Buy-Side M&A Strategy Success

By Brad Mewes
Published: June 7, 2017 | Last updated: March 22, 2024
Key Takeaways

There are many reasons not to buy a business, but sometimes you just need to pull the trigger on a potential acquisition and fix up the business to your liking.


If your business does something better than most of its competitors, perhaps it is time to “Buy the Firm!” and implement a buy-side M&A strategy. When I was in business school, I had a professor that was fond of exclaiming “Buy the Firm!” In fact, his solution to many business problems or questions that arose in class was to enthusiastically shout “Buy the Firm!” His lesson in this exclamation was that there is no perfect business, and that unaddressed business problems detract from the overall value of a business. But business problems that had been identified and solved (or simply improved upon) created value. Thus, the most direct solution to solve any particular business challenge is to buy the firm, fix the problem and capture the ensuing increase in value.


Who Applies This Strategy?

For a man who had spent the vast majority of his adult life in academia, it was (and still is) an incredibly entrepreneurial response to corporate governance. It is also a response applied by many private equity firms and activist investors across the world to create billions of dollars in wealth. Carl Icahn built his fortune by using a buy-side M&A strategy by purchasing small positions in publicly traded companies and then threatening, cajoling and otherwise forcing boards and executive teams to solve the particular problem he identified, then selling his shares once the value had been realized. Warren Buffett, has effectively done the same, albeit with a much less adversarial approach than Carl Icahn. George Roberts and Henry Kravis of KKR also aggressively use a buy-side M&A strategy. The founders of 3G Capital, currently one of the most successful buyout firms on the planet, have also adopted this approach with amazing success.

Outline records:
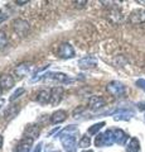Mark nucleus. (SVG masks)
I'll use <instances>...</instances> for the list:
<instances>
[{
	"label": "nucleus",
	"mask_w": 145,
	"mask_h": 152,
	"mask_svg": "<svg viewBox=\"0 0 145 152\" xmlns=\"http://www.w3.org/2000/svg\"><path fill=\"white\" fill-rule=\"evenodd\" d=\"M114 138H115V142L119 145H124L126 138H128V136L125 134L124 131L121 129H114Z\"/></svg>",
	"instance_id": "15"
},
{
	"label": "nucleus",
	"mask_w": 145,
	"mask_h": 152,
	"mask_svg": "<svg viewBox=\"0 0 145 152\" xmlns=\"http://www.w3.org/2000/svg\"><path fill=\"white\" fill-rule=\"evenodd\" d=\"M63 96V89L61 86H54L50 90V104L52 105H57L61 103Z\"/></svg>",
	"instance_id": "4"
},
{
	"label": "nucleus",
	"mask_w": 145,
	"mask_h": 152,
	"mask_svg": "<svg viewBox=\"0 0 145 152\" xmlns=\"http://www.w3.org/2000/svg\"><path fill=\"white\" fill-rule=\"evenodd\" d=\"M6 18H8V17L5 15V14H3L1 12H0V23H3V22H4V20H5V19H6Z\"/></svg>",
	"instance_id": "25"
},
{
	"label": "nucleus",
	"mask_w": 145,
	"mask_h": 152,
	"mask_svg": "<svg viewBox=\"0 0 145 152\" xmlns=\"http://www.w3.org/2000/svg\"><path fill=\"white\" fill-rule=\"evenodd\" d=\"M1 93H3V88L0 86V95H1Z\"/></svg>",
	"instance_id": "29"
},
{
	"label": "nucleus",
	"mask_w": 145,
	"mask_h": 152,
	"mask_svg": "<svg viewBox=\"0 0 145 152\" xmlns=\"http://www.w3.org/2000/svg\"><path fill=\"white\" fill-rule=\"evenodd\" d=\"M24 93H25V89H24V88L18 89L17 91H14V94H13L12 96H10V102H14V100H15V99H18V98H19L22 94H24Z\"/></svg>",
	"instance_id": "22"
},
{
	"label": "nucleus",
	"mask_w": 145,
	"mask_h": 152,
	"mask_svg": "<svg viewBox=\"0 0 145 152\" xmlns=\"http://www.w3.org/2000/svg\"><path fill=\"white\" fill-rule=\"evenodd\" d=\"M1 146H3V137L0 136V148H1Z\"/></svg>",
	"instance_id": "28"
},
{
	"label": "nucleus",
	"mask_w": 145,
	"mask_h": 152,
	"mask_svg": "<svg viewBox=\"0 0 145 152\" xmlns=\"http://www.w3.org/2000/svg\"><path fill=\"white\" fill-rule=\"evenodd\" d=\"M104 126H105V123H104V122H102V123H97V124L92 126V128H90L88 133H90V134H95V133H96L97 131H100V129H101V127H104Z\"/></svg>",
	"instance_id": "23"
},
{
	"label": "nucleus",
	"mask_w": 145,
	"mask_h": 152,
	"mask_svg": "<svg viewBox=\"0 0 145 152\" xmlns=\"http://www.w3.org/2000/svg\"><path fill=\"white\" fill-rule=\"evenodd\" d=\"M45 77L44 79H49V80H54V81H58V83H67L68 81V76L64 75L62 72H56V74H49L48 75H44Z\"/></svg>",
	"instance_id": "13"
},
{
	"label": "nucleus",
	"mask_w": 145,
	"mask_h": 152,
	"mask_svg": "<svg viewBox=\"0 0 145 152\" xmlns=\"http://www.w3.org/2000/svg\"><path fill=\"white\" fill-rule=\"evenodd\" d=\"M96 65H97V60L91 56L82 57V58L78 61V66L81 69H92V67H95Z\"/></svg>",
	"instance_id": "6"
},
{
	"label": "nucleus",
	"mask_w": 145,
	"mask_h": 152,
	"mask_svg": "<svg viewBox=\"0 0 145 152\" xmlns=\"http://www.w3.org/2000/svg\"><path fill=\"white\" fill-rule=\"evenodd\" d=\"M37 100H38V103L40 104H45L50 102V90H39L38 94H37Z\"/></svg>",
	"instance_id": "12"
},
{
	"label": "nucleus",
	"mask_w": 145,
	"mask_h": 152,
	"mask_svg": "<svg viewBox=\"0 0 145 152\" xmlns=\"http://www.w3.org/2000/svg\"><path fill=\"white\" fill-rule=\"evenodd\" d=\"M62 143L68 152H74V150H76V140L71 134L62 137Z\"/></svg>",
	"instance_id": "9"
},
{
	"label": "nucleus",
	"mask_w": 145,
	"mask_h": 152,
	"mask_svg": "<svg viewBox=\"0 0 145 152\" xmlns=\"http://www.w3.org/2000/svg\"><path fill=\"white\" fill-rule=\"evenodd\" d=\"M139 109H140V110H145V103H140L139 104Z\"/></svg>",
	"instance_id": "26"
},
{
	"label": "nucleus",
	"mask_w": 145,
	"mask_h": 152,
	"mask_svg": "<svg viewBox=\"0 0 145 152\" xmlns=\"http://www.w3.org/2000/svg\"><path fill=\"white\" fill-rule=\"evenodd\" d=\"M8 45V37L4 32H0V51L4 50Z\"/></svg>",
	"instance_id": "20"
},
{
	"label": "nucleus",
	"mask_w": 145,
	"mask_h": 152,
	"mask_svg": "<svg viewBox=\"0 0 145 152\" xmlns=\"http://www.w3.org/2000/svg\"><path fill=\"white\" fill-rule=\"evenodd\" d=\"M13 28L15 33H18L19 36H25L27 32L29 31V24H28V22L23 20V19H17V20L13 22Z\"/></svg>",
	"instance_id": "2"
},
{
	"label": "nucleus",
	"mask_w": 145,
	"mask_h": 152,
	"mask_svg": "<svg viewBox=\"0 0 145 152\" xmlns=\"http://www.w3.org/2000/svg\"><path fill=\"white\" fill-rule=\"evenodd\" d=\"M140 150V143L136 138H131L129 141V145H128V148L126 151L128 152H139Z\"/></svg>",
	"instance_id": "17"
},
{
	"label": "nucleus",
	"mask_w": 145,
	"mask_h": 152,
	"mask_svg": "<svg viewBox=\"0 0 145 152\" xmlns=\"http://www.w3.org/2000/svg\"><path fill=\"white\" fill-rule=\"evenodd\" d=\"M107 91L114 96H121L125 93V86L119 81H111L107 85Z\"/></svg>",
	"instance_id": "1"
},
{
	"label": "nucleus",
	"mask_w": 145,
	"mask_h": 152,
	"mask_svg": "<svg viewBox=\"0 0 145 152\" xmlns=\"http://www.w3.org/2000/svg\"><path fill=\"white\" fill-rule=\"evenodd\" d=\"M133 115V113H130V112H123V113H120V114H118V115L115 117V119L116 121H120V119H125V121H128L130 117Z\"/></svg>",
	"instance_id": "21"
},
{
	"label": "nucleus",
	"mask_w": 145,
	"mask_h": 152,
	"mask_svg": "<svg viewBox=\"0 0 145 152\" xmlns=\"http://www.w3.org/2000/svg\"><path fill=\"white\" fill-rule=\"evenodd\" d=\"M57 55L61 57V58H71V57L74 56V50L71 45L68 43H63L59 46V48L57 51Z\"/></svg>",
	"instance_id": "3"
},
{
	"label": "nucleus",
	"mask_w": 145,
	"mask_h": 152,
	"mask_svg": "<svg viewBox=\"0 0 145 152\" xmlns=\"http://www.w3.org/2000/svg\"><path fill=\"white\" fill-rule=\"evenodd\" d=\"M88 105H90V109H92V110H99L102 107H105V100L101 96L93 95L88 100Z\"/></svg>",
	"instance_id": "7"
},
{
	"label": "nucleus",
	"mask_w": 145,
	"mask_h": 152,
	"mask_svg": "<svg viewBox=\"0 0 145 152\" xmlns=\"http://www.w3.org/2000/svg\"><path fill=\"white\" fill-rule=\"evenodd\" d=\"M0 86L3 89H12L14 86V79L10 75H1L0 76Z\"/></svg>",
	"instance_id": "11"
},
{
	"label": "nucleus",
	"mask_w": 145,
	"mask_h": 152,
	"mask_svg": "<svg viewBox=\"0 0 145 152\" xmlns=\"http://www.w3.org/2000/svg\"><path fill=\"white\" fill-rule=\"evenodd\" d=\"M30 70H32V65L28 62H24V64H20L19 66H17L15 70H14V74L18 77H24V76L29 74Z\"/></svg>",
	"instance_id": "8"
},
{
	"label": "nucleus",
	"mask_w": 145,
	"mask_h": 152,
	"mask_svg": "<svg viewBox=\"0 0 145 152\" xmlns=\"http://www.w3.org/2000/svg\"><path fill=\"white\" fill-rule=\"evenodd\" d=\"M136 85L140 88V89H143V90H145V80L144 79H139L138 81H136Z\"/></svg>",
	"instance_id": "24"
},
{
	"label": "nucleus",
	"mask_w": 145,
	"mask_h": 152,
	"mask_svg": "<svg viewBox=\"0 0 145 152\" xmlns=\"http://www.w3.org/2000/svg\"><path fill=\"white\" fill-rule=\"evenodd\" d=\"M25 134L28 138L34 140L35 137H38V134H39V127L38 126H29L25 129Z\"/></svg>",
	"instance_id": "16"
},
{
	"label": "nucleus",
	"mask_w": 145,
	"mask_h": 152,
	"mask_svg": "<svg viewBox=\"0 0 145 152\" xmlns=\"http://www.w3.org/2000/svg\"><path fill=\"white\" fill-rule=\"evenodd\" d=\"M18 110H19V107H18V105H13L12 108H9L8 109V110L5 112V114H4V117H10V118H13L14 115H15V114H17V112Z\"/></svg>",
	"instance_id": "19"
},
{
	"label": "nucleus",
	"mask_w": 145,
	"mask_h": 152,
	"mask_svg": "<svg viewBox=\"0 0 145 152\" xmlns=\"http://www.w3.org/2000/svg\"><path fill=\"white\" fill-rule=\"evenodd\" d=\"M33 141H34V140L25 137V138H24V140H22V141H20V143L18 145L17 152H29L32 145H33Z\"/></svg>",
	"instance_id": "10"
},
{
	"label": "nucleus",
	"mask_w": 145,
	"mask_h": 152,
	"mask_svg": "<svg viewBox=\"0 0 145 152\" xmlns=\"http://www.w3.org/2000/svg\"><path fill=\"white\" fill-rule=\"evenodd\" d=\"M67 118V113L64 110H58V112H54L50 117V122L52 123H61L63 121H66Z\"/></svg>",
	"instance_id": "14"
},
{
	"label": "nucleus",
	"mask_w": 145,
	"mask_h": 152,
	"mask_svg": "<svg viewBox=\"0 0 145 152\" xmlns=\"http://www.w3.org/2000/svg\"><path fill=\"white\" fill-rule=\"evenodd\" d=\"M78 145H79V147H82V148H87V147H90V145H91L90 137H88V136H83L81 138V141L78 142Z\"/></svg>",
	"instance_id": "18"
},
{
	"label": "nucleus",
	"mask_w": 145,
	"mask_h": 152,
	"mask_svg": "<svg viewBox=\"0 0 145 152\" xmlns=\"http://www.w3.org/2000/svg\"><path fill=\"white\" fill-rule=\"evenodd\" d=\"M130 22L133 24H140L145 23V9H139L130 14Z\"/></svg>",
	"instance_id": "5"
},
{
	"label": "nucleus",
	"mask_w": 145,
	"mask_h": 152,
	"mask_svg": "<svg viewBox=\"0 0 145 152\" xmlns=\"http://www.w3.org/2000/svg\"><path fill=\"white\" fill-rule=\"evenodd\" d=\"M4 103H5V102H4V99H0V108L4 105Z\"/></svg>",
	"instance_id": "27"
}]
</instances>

▶ **Instructions**
1) Rewrite the M&A strategy article from "There are many" up to and including "to your liking.", replacing "acquisition" with "purchase".
2) Extend the article on buy-side M&A strategy, picking up after its final sentence.
These lines are material separate from the article on buy-side M&A strategy.

▶ **Results for the exercise**
1)
There are many reasons not to buy a business, but sometimes you just need to pull the trigger on a potential purchase and fix up the business to your liking.

2)
The Investment Thesis

Across the automotive aftermarket, private equity groups continue to sense opportunity to build wealth using a buy-side M&A strategy by investing in companies and backable management teams. Part of the investment thesis is to build topline sales by acquiring multiple smaller companies in fragmented industries. Part of the investment thesis also involves building scale and improving the cost structure of the business. But part of the thesis is also about management and operations — identifying opportunities to do business differently and capture the value that results.


I have the great opportunity to interact with a wide spectrum of business owners, investors and executives. I find it fascinating that many of the challenges are similar regardless of company size or industry. Good business fundamentals are the same, whether you run a two person startup or a 100,000 person multi-billion dollar organization. Consistent repeatable business processes drive operational results which drive financial performance.

Set Yourself Apart

A client of mine recently remarked to me, “Most business owners in this industry are running blind and making money despite themselves. I don’t want to be like most.” The best strategy is worthless without solid execution. Warren Buffett, Carl Icahn, and Henry Kravis built multi-billion dollar empires based on this premise. Companies in the automotive aftermarket like Caliber Collision, FinishMaster, LKQ, Driven Brands and many, many others operate on this premise.

A buy-side M&A strategy, or simply buying companies as part of a business growth strategy, is quite literally the embodiment of the sage advice of my professor to “Buy the Firm!” Companies that build successful buy-side M&A campaigns are often those that have identified a way to solve a business challenge, and wish to leverage that success across multiple business through acquisitions. Perhaps management has simply identified a way to execute in a more predictable and efficient way. Often these solutions depend on building scale to create a competitive advantage, but not always.



If your business does something better than most of its competitors, perhaps it is time to “Buy the Firm!” The competitive advantage you have developed does not necessarily need to be revolutionary to successfully implement a successful buy-side M&A strategy, although that can certainly help. Rather, a focus on repeatable business execution is often enough to successfully position your firm to launch a buy-side M&A strategy. Look no further than Warren Buffett, Carl Icahn and 3G Capital for role models.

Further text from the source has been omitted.